APLA: Additional Perturbation for Latent Noise with Adversarial Training Enables Consistency
Authors: Yupu Yao, Shangqi Deng, Zihan Cao, Harry Zhang, Liang-Jian Deng
What
This paper introduces APLA, a novel text-to-video generation network structure based on diffusion models, which leverages an additional compact network called Video Generation Transformer (VGT) to enhance the consistency of generated videos by extracting and utilizing inherent information from the input video.
Why
This paper addresses the limitations of existing video generation diffusion models in maintaining consistency across frames, particularly in retaining local details. It proposes a novel approach using VGT and adversarial training to improve the temporal coherence and overall quality of generated videos, marking a significant step towards high-fidelity video generation.
How
The authors propose APLA, which adds VGT on top of pre-trained diffusion models. VGT, designed in two variants (pure Transformer decoder and a hybrid with 3D convolution), extracts inherent information from the input video. The authors introduce a hyper-loss function combining MSE, L1, and perceptual loss for better latent noise fitting. Furthermore, they incorporate adversarial training with a 1x1 convolutional discriminator to enhance the robustness and quality of the generated videos. Experiments were conducted on the DAVIS dataset, comparing APLA with existing methods using CLIP score and FCI metrics.
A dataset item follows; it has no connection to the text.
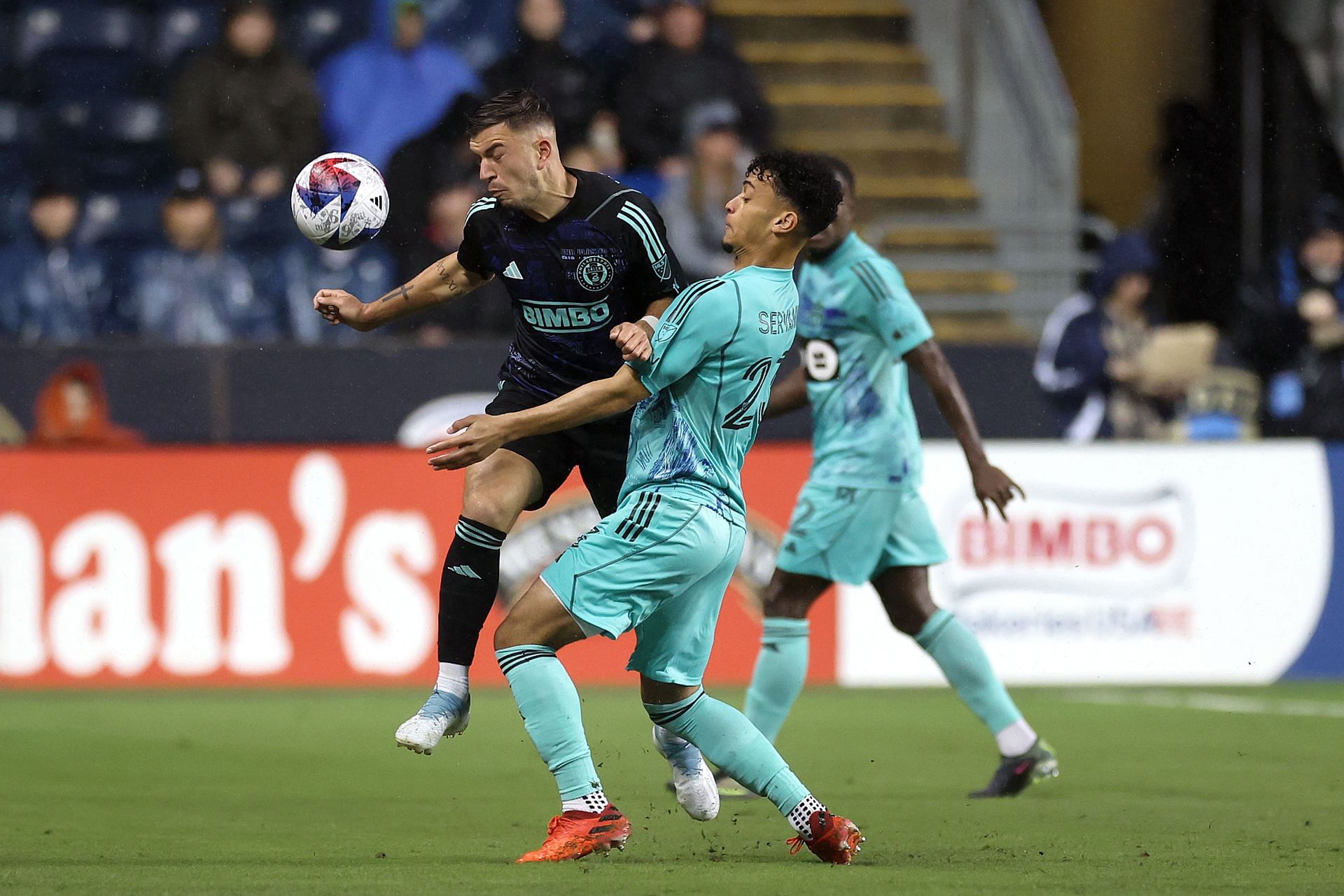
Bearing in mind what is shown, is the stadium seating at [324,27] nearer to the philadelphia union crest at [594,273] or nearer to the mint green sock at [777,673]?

Ablation studies were also performed to evaluate the impact of each component in APLA.
Result
APLA demonstrates superior performance in generating consistent and high-quality videos compared to existing methods. Notably, it shows significant improvement in retaining local details across frames, addressing a key limitation of previous diffusion models. Quantitative evaluations using CLIP score and FCI confirm APLA’s enhanced content and frame consistency, achieving state-of-the-art results. Ablation studies confirm that each component of APLA contributes to the overall performance, with the full model achieving the best results, showcasing the effectiveness of combining VGT, hyper-loss, and adversarial training.
LF
The authors acknowledge limitations regarding the computational cost of APLA, which requires more time for inference compared to some existing methods. For future work, exploring more efficient architectures for VGT to reduce computational complexity is suggested. Additionally, investigating the generalization capabilities of APLA on a wider range of datasets and exploring its application to other video generation tasks, such as video prediction or video editing, could be promising directions.
Abstract
Diffusion models have exhibited promising progress in video generation. However, they often struggle to retain consistent details within local regions across frames. One underlying cause is that traditional diffusion models approximate Gaussian noise distribution by utilizing predictive noise, without fully accounting for the impact of inherent information within the input itself. Additionally, these models emphasize the distinction between predictions and references, neglecting information intrinsic to the videos. To address this limitation, inspired by the self-attention mechanism, we propose a novel text-to-video (T2V) generation network structure based on diffusion models, dubbed Additional Perturbation for Latent noise with Adversarial training (APLA). Our approach only necessitates a single video as input and builds upon pre-trained stable diffusion networks. Notably, we introduce an additional compact network, known as the Video Generation Transformer (VGT). This auxiliary component is designed to extract perturbations from the inherent information contained within the input, thereby refining inconsistent pixels during temporal predictions. We leverage a hybrid architecture of transformers and convolutions to compensate for temporal intricacies, enhancing consistency between different frames within the video. Experiments demonstrate a noticeable improvement in the consistency of the generated videos both qualitatively and quantitatively.